◆ **TEKST DO CZYTANIA**
──────────
Legionowo. Galeria na Bukowcu. Inwestor, który ma blisko 5 mln zł długów względem miasta chce rozmawiać na temat ich spłaty

śmieciowisko bukowiec3

Tereny na Bukowcu w Legionowie, na których ma powstać galeria handlowa, fot. GP (archiwum)

Spółka RB Parrot, która może już za wiaduktem kolejowym na Bukowcu w Legionowie budować gigantyczną galerię handlową i która od kilku lat nie płaci miastu za użytkowanie wieczyste kilku położonych w tym rejonie działek chce podjąć rozmowy z lokalnymi włodarzami w sprawie uregulowania swoich sięgających kwoty blisko 5 mln zł długów.

Pozwolenie na budowę

Spółka RB Parrot, która otrzymała ostatnio pozwolenie na budowę galerii handlowej na Bukowcu jest winna miastu Legionowo blisko 5 mln zł. Dług ten powstał w związku z nieregulowaniem przez tego przedsiębiorcę opłat za użytkowanie wieczyste kilku miejskich działek, w których sąsiedztwie wskazane przedsięwzięcie ma być zrealizowane. Miasto od kilku lat nie może wyegzekwować tych wierzytelności.

Obawy mieszkańców

Budowa gigantycznej galerii handlowej na mierzącym blisko 1,2 hektara terenie odgraniczonym ulicami Zegrzyńską, Szwajcarską, rotmistrza Witolda Pileckiego i Wąską na legionowskim Bukowcu wciąż porusza opinię publiczną. Mieszkańcy z jednej strony skarżą się na zaśmiecenie tego olbrzymiego placu, z drugiej zaś chcieliby, aby w tym miejscu powstała przestrzeń rekreacyjna. Boją się też, że planowana od strony ulicy Szwajcarskiej obsługa komunikacyjna tego nowego obiektu handlowego spowoduje paraliż komunikacyjny w tej części miasta.
──────────
◆ **WYBRANE REKORDY**

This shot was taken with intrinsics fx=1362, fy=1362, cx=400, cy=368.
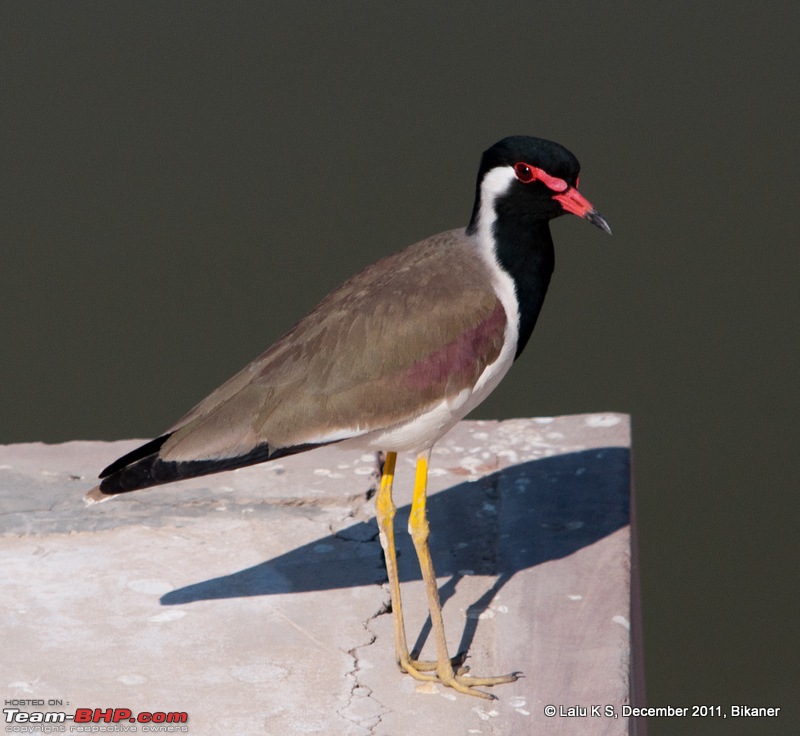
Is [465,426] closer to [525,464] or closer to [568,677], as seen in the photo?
[525,464]

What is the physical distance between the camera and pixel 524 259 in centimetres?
404

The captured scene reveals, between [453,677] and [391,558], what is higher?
[391,558]

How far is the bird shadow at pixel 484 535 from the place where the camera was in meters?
4.48

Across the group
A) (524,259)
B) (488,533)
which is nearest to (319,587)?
(488,533)

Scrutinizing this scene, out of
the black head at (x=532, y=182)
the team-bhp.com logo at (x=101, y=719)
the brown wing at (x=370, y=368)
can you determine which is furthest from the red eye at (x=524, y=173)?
the team-bhp.com logo at (x=101, y=719)

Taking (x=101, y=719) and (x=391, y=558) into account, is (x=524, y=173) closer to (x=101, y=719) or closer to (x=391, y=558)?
(x=391, y=558)

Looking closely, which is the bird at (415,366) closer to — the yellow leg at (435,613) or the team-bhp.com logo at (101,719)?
the yellow leg at (435,613)

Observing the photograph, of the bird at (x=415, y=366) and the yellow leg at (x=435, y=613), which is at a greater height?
the bird at (x=415, y=366)

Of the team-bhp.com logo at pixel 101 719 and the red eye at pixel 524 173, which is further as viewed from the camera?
the red eye at pixel 524 173

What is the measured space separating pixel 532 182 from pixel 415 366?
2.10 feet

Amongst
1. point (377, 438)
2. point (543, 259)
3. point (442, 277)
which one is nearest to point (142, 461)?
──────────
◆ **POLECENIE**
Czy możesz dosłownie przytoczyć fragment artykułu o galerii na Bukowcu, zaczynający się od słów „Spółka RB Parrot, która może” i ciągnący się aż po słowa „wyegzekwować tych wierzytelności.”?

◆ **WYNIK ZADANIA**
Spółka RB Parrot, która może już za wiaduktem kolejowym na Bukowcu w Legionowie budować gigantyczną galerię handlową i która od kilku lat nie płaci miastu za użytkowanie wieczyste kilku położonych w tym rejonie działek chce podjąć rozmowy z lokalnymi włodarzami w sprawie uregulowania swoich sięgających kwoty blisko 5 mln zł długów.

Pozwolenie na budowę

Spółka RB Parrot, która otrzymała ostatnio pozwolenie na budowę galerii handlowej na Bukowcu jest winna miastu Legionowo blisko 5 mln zł. Dług ten powstał w związku z nieregulowaniem przez tego przedsiębiorcę opłat za użytkowanie wieczyste kilku miejskich działek, w których sąsiedztwie wskazane przedsięwzięcie ma być zrealizowane. Miasto od kilku lat nie może wyegzekwować tych wierzytelności.